MATERIAL TO PROCESS:
— Begin —
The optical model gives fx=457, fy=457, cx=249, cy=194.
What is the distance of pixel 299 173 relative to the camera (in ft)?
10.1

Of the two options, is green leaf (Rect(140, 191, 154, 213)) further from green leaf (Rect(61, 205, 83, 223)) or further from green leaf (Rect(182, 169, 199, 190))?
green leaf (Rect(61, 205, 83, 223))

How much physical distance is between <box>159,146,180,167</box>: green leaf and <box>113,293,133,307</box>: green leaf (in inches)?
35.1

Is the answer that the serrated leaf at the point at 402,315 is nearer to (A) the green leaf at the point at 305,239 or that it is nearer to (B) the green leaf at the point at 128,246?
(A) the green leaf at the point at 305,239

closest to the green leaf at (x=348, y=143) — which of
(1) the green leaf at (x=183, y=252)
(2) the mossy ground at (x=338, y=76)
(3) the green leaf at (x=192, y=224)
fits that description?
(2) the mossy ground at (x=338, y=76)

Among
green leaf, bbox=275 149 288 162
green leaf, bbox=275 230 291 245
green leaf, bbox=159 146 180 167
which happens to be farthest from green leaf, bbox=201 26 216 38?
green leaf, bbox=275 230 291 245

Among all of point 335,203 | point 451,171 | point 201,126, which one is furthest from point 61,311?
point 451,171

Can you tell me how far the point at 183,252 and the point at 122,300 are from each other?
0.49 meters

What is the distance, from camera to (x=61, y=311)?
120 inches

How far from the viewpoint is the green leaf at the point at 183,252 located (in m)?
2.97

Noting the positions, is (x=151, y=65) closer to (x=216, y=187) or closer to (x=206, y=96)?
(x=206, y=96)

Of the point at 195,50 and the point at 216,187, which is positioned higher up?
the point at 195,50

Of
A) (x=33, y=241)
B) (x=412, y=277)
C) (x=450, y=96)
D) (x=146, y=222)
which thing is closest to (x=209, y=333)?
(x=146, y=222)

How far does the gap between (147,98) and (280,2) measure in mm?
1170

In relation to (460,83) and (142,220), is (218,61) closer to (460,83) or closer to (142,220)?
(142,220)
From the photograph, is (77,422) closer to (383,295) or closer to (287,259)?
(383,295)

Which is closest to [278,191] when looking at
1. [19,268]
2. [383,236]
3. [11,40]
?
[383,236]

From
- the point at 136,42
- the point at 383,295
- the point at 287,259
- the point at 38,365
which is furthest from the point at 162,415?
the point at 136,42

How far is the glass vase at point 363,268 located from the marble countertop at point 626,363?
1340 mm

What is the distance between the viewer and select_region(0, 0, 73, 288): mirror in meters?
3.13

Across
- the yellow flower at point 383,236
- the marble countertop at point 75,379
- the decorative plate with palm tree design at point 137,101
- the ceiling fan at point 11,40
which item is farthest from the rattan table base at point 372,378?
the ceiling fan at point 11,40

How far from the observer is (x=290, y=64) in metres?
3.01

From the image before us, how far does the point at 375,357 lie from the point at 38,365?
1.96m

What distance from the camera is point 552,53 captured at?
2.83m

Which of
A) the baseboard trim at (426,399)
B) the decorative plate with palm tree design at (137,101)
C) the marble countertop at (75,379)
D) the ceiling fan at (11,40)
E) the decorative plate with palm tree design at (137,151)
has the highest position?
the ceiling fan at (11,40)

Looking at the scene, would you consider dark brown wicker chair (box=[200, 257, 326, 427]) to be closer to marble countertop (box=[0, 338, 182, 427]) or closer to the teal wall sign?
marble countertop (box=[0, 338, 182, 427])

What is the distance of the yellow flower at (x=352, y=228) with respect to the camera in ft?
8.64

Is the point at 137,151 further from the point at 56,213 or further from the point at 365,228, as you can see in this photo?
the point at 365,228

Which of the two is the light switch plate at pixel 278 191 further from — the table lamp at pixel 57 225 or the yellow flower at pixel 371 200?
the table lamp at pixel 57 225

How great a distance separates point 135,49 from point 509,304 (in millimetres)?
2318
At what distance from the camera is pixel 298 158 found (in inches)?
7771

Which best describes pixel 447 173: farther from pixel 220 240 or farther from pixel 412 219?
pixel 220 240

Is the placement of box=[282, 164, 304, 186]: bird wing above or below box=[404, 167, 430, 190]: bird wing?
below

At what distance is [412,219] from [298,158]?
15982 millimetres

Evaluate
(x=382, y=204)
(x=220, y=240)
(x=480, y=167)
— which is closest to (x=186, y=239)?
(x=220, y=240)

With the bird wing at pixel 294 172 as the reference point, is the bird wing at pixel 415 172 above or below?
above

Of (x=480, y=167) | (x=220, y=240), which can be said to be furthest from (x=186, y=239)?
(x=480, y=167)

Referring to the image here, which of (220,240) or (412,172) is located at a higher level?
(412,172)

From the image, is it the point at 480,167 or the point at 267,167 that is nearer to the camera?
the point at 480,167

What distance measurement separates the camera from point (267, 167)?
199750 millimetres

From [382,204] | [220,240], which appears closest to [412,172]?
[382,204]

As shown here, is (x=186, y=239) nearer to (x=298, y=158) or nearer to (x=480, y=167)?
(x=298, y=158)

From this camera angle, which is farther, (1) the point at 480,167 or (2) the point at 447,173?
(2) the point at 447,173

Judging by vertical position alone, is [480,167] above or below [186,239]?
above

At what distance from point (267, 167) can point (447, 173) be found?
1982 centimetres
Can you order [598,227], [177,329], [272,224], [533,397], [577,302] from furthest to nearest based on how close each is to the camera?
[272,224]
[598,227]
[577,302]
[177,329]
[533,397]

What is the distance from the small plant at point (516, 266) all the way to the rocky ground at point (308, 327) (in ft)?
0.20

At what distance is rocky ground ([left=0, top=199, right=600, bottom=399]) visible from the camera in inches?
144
— End —
EXERCISE DIRECTIONS: Reproduce the material in full, changing every occurrence of "rocky ground" to "stony ground" and leaving everything else as it stands.

ANSWER FOR THE TASK:
The optical model gives fx=457, fy=457, cx=249, cy=194.
What is the distance of pixel 299 173 relative to the camera (in ft)?
10.1

Of the two options, is green leaf (Rect(140, 191, 154, 213)) further from green leaf (Rect(61, 205, 83, 223)) or further from green leaf (Rect(182, 169, 199, 190))?
green leaf (Rect(61, 205, 83, 223))

How much physical distance is between <box>159,146,180,167</box>: green leaf and <box>113,293,133,307</box>: green leaf (in inches)?
35.1

Is the answer that the serrated leaf at the point at 402,315 is nearer to (A) the green leaf at the point at 305,239 or that it is nearer to (B) the green leaf at the point at 128,246?
(A) the green leaf at the point at 305,239

closest to the green leaf at (x=348, y=143) — which of
(1) the green leaf at (x=183, y=252)
(2) the mossy ground at (x=338, y=76)
(3) the green leaf at (x=192, y=224)
fits that description?
(2) the mossy ground at (x=338, y=76)

Among
green leaf, bbox=275 149 288 162
green leaf, bbox=275 230 291 245
green leaf, bbox=159 146 180 167
which happens to be farthest from green leaf, bbox=201 26 216 38?
green leaf, bbox=275 230 291 245

Among all of point 335,203 | point 451,171 | point 201,126, which one is furthest from point 61,311?
point 451,171

Can you tell me how far the point at 183,252 and the point at 122,300 are from each other?
0.49 meters

What is the distance, from camera to (x=61, y=311)?
120 inches

How far from the viewpoint is the green leaf at the point at 183,252 located (in m)?
2.97

Noting the positions, is (x=151, y=65) closer to (x=216, y=187) or closer to (x=206, y=96)?
(x=206, y=96)

Of the point at 195,50 and the point at 216,187, which is positioned higher up?
the point at 195,50

Of
A) (x=33, y=241)
B) (x=412, y=277)
C) (x=450, y=96)
D) (x=146, y=222)
which thing is closest to (x=209, y=333)?
(x=146, y=222)

How far does the gap between (147,98) and (280,2) measure in mm?
1170

In relation to (460,83) and (142,220), is (218,61) closer to (460,83) or closer to (142,220)?
(142,220)
From the photograph, is (77,422) closer to (383,295) or closer to (287,259)?
(383,295)

Which is closest to [278,191] when looking at
1. [19,268]
2. [383,236]
3. [11,40]
?
[383,236]

From
- the point at 136,42
- the point at 383,295
- the point at 287,259
- the point at 38,365
which is furthest from the point at 162,415?
the point at 136,42

How far is the glass vase at point 363,268 located from the marble countertop at point 626,363?
1340 mm

What is the distance between the viewer and select_region(0, 0, 73, 288): mirror in meters?
3.13

Across
- the yellow flower at point 383,236
- the marble countertop at point 75,379
- the decorative plate with palm tree design at point 137,101
- the ceiling fan at point 11,40
which item is farthest from the rattan table base at point 372,378?
the ceiling fan at point 11,40

How far from the observer is (x=290, y=64) in metres?
3.01

From the image before us, how far does the point at 375,357 lie from the point at 38,365?
1.96m

What distance from the camera is point 552,53 captured at?
2.83m

Which of
A) the baseboard trim at (426,399)
B) the decorative plate with palm tree design at (137,101)
C) the marble countertop at (75,379)
D) the ceiling fan at (11,40)
E) the decorative plate with palm tree design at (137,151)
has the highest position?
the ceiling fan at (11,40)

Looking at the scene, would you consider dark brown wicker chair (box=[200, 257, 326, 427]) to be closer to marble countertop (box=[0, 338, 182, 427]) or closer to the teal wall sign?
marble countertop (box=[0, 338, 182, 427])

What is the distance of the yellow flower at (x=352, y=228) with respect to the camera in ft?
8.64

Is the point at 137,151 further from the point at 56,213 or further from the point at 365,228, as you can see in this photo?
the point at 365,228

Which of the two is the light switch plate at pixel 278 191 further from — the table lamp at pixel 57 225 or the yellow flower at pixel 371 200?
the table lamp at pixel 57 225

How great a distance separates point 135,49 from point 509,304 (in millimetres)?
2318
At what distance from the camera is pixel 298 158 found (in inches)?
7771

Which best describes pixel 447 173: farther from pixel 220 240 or farther from pixel 412 219?
pixel 220 240

Is the placement of box=[282, 164, 304, 186]: bird wing above or below box=[404, 167, 430, 190]: bird wing?
below

At what distance is [412,219] from [298,158]?
15982 millimetres

Evaluate
(x=382, y=204)
(x=220, y=240)
(x=480, y=167)
— which is closest to (x=186, y=239)?
(x=220, y=240)

With the bird wing at pixel 294 172 as the reference point, is the bird wing at pixel 415 172 above or below?
above

Of (x=480, y=167) | (x=220, y=240), which can be said to be furthest from (x=186, y=239)?
(x=480, y=167)

Referring to the image here, which of (220,240) or (412,172) is located at a higher level?
(412,172)

From the image, is it the point at 480,167 or the point at 267,167 that is nearer to the camera?
the point at 480,167

What distance measurement separates the camera from point (267, 167)?
199750 millimetres

From [382,204] | [220,240], which appears closest to [412,172]?
[382,204]

As shown here, is (x=186, y=239) nearer to (x=298, y=158) or nearer to (x=480, y=167)?
(x=298, y=158)

From this camera angle, which is farther, (1) the point at 480,167 or (2) the point at 447,173?
(2) the point at 447,173

Judging by vertical position alone, is [480,167] above or below [186,239]?
above

At what distance from point (267, 167) can point (447, 173) be found?
1982 centimetres
Can you order [598,227], [177,329], [272,224], [533,397], [577,302] from furthest to nearest based on how close each is to the camera?
[272,224]
[598,227]
[577,302]
[177,329]
[533,397]

What is the distance from the small plant at point (516, 266) all the way to the stony ground at point (308, 327) (in ft)?
0.20

At what distance is stony ground ([left=0, top=199, right=600, bottom=399]) visible from the camera in inches?
144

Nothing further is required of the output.